» **EXERCISE DETAILS**: Copy the listing below word for word, keeping every line unchanged.
··· TASK INPUT
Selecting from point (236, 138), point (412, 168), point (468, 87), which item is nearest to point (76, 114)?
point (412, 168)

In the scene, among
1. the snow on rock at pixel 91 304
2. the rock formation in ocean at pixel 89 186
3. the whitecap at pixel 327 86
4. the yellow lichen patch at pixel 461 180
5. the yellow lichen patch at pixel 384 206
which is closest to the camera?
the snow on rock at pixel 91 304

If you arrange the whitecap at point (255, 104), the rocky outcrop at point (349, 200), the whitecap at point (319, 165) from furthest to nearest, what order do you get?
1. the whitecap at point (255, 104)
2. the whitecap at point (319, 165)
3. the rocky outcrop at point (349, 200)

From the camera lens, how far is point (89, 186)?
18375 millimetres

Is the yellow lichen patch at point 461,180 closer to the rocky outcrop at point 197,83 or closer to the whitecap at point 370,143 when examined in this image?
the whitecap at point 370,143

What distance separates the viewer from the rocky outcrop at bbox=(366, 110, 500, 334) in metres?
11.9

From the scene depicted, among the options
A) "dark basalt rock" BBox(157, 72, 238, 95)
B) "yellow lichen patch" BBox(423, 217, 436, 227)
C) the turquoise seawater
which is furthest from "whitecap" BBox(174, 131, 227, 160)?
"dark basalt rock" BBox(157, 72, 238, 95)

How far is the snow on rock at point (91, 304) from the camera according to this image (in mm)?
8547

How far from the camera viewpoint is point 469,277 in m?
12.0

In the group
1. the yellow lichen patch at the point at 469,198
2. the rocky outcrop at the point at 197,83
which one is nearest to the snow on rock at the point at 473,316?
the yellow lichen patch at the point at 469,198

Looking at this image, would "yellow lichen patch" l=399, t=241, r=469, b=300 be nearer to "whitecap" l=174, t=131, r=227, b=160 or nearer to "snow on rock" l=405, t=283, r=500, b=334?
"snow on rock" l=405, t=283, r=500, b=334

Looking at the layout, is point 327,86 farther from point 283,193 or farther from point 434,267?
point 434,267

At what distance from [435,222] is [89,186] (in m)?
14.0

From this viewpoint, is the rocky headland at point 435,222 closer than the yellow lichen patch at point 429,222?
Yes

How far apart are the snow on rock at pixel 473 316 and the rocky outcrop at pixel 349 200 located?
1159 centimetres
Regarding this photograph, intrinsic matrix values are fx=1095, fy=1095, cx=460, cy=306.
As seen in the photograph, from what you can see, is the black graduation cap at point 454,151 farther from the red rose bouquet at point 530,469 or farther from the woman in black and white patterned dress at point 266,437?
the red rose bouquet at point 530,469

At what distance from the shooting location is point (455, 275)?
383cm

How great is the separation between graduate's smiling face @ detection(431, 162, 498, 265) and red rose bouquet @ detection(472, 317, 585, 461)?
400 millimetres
······
» **WRITTEN SOLUTION**:
Selecting from point (236, 138), point (412, 168), point (468, 87), which item is nearest to point (76, 114)?
point (412, 168)

In the scene, among
1. the snow on rock at pixel 91 304
2. the rock formation in ocean at pixel 89 186
3. the whitecap at pixel 327 86
4. the yellow lichen patch at pixel 461 180
5. the yellow lichen patch at pixel 384 206
which is closest to the camera?
the snow on rock at pixel 91 304

If you arrange the whitecap at point (255, 104), the rocky outcrop at point (349, 200), the whitecap at point (319, 165) from furthest to nearest, what order do you get?
1. the whitecap at point (255, 104)
2. the whitecap at point (319, 165)
3. the rocky outcrop at point (349, 200)

From the camera lens, how far is point (89, 186)?
18375 millimetres

Is the yellow lichen patch at point 461,180 closer to the rocky outcrop at point 197,83 or closer to the whitecap at point 370,143 when examined in this image?
the whitecap at point 370,143

What distance separates the viewer from the rocky outcrop at bbox=(366, 110, 500, 334) in metres?
11.9

From the scene depicted, among the options
A) "dark basalt rock" BBox(157, 72, 238, 95)
B) "yellow lichen patch" BBox(423, 217, 436, 227)
C) the turquoise seawater
which is furthest from "whitecap" BBox(174, 131, 227, 160)?
"dark basalt rock" BBox(157, 72, 238, 95)

How far is the snow on rock at point (91, 304) from the camera according to this image (in mm)?
8547

How far from the camera viewpoint is point 469,277 in m?
12.0

In the group
1. the yellow lichen patch at the point at 469,198
2. the rocky outcrop at the point at 197,83
which one is nearest to the snow on rock at the point at 473,316?
the yellow lichen patch at the point at 469,198

Looking at this image, would "yellow lichen patch" l=399, t=241, r=469, b=300 be nearer to "whitecap" l=174, t=131, r=227, b=160 or nearer to "snow on rock" l=405, t=283, r=500, b=334?
"snow on rock" l=405, t=283, r=500, b=334

Looking at the layout, is point 327,86 farther from point 283,193 or farther from point 434,267?
point 434,267

At what distance from [435,222] is [89,186] (in m)?
14.0

From this viewpoint, is the rocky headland at point 435,222 closer than the yellow lichen patch at point 429,222?
Yes

How far apart are the snow on rock at pixel 473 316 and the rocky outcrop at pixel 349 200 located?
1159 centimetres
Regarding this photograph, intrinsic matrix values are fx=1095, fy=1095, cx=460, cy=306.
As seen in the photograph, from what you can see, is the black graduation cap at point 454,151 farther from the red rose bouquet at point 530,469 or farther from the woman in black and white patterned dress at point 266,437?
the red rose bouquet at point 530,469

At what distance from the shooting location is point (455, 275)?
383cm

How great is the separation between graduate's smiling face @ detection(431, 162, 498, 265) and red rose bouquet @ detection(472, 317, 585, 461)?
400 millimetres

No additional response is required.